7日前 時間のかかるウサギ狩り
三度南の草原へとやってきた俺。ただ、今度の目的は魔物との触れあいではなくお金稼ぎだ。
すぐにオオウサギを見つけた俺は、触れる距離まで近づき手に持ったダガーを首筋に向けて振り下ろす。だが、狙い通りには行かず胴体を切り裂く。出来るだけ苦しませたくなかったのに……。
己の未熟を呪いながら俺は1歩距離を取る。オオウサギの体当たりに備えるためだ。
オオウサギが勢いよく跳びかかってくる。俺は両腕をクロスしてガードした。
腕を解くと反動のせいか倒れているオオウサギ。今がチャンスと眉間に向けてダガーを突き出すも、今度は耳を浅く裂いただけだった。
オオウサギのタックルを防いで、急所狙いの攻撃。急所をはずしてオオウサギがタックル。これを何度も繰り返してやっとオオウサギを倒した。
結構な時間戦っていたようで、終わったときにはその場にへたり込んでしまった。
視界の端がちかちかとうるさい。さっきからそこでバーが赤く点滅を繰り返している。これは確か――そう、HPゲージだ。そのHPゲージは緑が一割弱で残りは黒、説明書の通りなら現在俺のHPは一割を切っており、それを知らせるため赤く点滅している。

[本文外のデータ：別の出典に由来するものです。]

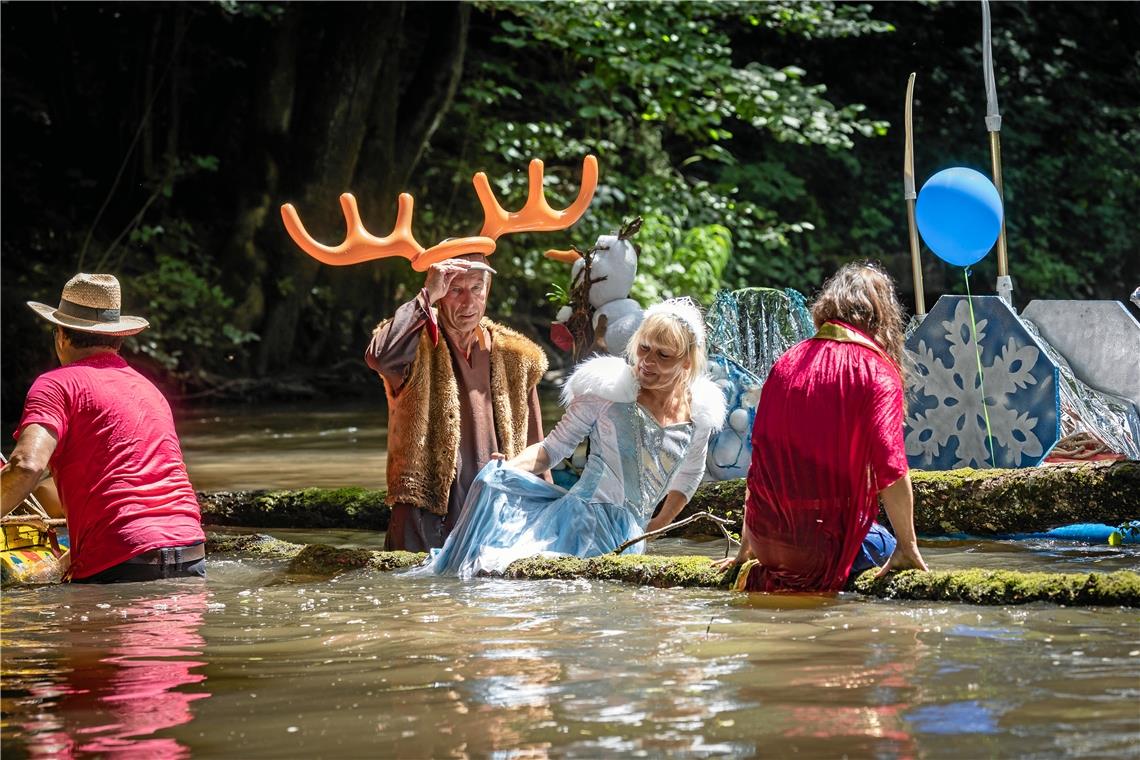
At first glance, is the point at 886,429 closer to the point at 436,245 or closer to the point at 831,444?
the point at 831,444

1匹倒すたびに休まないとすぐにまた死に戻ってしまう。
背負い袋から剥ぎ取りナイフを取り出し、死んで動かなくなったオオウサギに突き立てる。途端オオウサギは何も残さずに消えた。
……あれだけ長い時間戦って何も残らないなんて時間の無駄だし、何より死ぬまで何度も傷つけられたオオウサギに申し訳が立たない。
だったら……。
俺はHPゲージが完全に回復するのを待ち、新しいオオウサギと戦った。
先ほどの戦いで急所狙いは余計時間がかかるだけだと判断し、今度は狙いやすい場所に攻撃した。
おかげで先ほどよりは早く倒せたが、それでも時間はかかったしHPは2割を割っていた。
倒したオオウサギに手を合わせ、ダガーを腹から入れる。剥ぎ取りナイフを使っても何も残らないなら、ビギナーダガーで解体しようと考えたからだ。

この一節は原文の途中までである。